Distances (dissimilarities) between sequences



Computes pairwise dissimilarities between sequences or dissimilarities with a reference sequence. Several dissimilarities measures can be chosen including optimal matching (OM) and many of its variants, distance based on the count of common attributes, and distances between within sequence state distributions.


seqdistOO(seqdata, method, refseq=NULL, norm=FALSE,
        indel=1, sm=NA, with.missing=FALSE, full.matrix=TRUE,
        kweights=rep(1.0, ncol(seqdata)), tpow=1,
        expcost=0.5, context=1-2*expcost,
        link="mean", h=0.5, nu=0,
        transindel="constant", otto, previous=FALSE,
        addcolumn=TRUE, numcpu=1,
        breaks=NULL, step=1, overlap=FALSE, weighted=TRUE)



State sequence object defined with the seqdef function.


Character string indicating the metric to be used. One of "OM", "OMloc", "OMslen", "OMspell", "OMstran", "LCS", "HAM", "DHD", "TWED", "SVRspell", "NMS", "NMSMST", "LCP", "RLCP", "CHI2", "EUCLID" (see details)


Optional baseline sequence to compute the distances from. Can be the index of a sequence in the state sequence object, 0 for the most frequent sequence, or an external sequence passed as a sequence object with a single row and same alphabet as seqdata assigned to it.


String or logical. One of "none", "maxlength", "gmean", "maxdist", "YujianBo". If TRUE the normalization method is automatically selected (see details). Default is FALSE.

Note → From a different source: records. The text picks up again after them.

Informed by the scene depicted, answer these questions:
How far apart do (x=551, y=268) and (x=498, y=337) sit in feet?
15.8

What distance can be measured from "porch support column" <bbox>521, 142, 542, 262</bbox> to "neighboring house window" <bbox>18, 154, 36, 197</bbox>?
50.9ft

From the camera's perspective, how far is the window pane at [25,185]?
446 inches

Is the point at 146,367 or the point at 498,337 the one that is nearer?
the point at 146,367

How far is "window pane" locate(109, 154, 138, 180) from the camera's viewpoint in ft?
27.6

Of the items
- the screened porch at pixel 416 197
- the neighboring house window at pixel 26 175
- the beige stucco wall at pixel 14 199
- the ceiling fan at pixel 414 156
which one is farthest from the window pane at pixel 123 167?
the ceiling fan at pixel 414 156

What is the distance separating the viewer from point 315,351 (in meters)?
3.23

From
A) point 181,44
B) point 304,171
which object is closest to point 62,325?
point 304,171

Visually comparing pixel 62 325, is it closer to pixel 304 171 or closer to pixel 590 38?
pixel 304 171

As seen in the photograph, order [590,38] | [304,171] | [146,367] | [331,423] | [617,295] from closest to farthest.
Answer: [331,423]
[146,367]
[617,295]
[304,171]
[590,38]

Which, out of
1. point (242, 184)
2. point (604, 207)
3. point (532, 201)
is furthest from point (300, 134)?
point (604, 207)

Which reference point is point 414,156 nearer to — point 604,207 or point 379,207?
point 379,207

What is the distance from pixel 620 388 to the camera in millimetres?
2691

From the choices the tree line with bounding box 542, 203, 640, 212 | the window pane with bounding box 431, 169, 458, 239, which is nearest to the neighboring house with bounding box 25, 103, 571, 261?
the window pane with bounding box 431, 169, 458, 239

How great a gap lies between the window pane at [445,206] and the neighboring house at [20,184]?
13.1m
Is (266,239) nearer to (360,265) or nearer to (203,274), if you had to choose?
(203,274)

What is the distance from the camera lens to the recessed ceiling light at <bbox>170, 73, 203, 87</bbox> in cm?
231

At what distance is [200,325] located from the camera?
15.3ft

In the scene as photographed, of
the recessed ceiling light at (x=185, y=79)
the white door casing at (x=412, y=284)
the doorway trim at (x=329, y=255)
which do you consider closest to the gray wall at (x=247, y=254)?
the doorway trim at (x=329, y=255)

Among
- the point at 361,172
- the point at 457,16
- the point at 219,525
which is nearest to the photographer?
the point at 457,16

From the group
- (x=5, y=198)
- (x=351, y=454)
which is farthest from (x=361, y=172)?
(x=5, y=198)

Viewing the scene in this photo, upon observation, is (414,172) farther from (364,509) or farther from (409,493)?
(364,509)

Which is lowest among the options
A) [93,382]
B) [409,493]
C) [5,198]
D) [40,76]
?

Scalar or numeric vector. The insertion/deletion cost (for all OM variants including TWED). Default is 1. Ignored with non OM metrics. If it is a vector, the indel costs are state dependant (the vector length should be equal to the number of states).


substitution-cost matrix (for OM variants, TWED, SVRspell, HAM and DHD method). Can also be one of the seqcost methods "TRATE" or "CONSTANT" for building a sm matrix. Default is NA. A valid value MUST be given for method="OM".


Logical. Must be TRUE when sequences contain non deleted gaps (missing values). See details.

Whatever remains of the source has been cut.